- Born: c. 1839 Boston
- Died: October 1, 1894 (aged 54–55)
- Place of burial: Oak Hill Cemetery, Gloucester, Massachusetts
- Allegiance: United States
- Branch: United States Navy
- Rank: Acting master's mate
- Unit: USS John Adams
- Conflicts: American Civil War
- Awards: Medal of Honor

= Oliver O'Brien =

American military officer (1839–1894)

Oliver Albert O'Brien (c. 1839 – October 1, 1894) was a Union Navy sailor in the American Civil War and a recipient of the U.S. military's highest decoration, the Medal of Honor, for his actions during the capture of a blockade runner.

Born in about 1839 in Boston, O'Brien was still living in that city when he joined the Navy. He served during the Civil War as a coxswain on the . On November 28, 1864, he was involved in the capture of the blockade runner Beatrice off Sullivan's Island in Charleston Harbor. O'Brien commanded one of the launches which approached and boarded the ship despite heavy fire from the Confederate Fort Moultrie. Beatrice's equipment was then confiscated and the ship set afire. For these actions, O'Brien was awarded the Medal of Honor a month later on December 31, 1864.

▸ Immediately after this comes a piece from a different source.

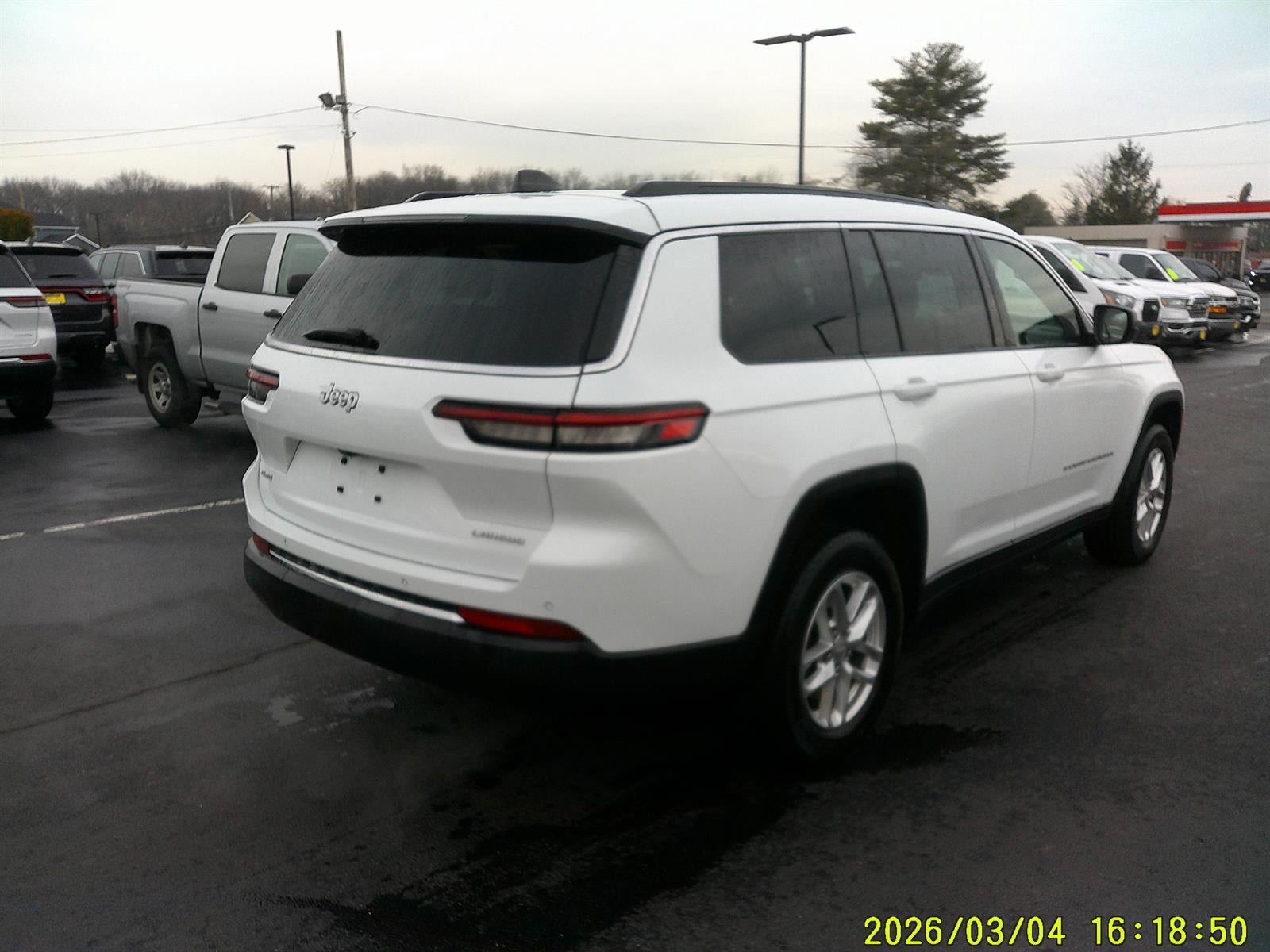 2024 Jeep Grand Cherokee L Laredo 4x4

O'Brien's official Medal of Honor citation reads:
Served as coxswain on board the U.S. Sloop John Adams, Sullivan's Island Channel, 28 November 1864. Taking part in the boarding of the blockade runner Beatrice while under heavy enemy fire from Fort Moultrie, O'Brien, who was in charge of one of the boarding launches, carried out his duties with prompt and energetic conduct. This action resulted in the firing of the Beatrice and the capture of a quantity of supplies from her.

O'Brien was promoted to acting master's mate before leaving the Navy. He died on October 1, 1894, at age 54 or 55 and was buried in Oak Hill Cemetery in Gloucester, Massachusetts.